The output should consist solely of the line containing "genus: Panthera" and all lines after it through the final line of the entries below, reproduced exactly.

* * * * * * * * *

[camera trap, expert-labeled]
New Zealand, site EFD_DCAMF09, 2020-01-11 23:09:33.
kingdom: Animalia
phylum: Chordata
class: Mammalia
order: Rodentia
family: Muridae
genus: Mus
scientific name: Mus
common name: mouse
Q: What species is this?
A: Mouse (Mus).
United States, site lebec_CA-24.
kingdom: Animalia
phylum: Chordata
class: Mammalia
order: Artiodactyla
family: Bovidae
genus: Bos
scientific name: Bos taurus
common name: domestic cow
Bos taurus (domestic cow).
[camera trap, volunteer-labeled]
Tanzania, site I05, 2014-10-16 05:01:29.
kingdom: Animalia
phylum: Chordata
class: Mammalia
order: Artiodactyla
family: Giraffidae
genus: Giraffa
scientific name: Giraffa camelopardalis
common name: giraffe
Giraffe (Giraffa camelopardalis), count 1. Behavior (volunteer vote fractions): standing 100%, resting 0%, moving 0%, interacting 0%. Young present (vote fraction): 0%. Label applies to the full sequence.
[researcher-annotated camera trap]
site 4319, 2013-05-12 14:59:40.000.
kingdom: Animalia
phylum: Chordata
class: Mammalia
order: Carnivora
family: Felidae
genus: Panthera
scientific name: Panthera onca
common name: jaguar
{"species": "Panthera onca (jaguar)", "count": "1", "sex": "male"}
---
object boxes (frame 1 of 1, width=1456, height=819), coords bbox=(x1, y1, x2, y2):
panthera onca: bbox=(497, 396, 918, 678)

* * * * * * * * *

RESULT.
genus: Panthera
scientific name: Panthera onca
common name: jaguar
{"species": "Panthera onca (jaguar)", "count": "1", "sex": "male"}
---
object boxes (frame 1 of 1, width=1456, height=819), coords bbox=(x1, y1, x2, y2):
panthera onca: bbox=(497, 396, 918, 678)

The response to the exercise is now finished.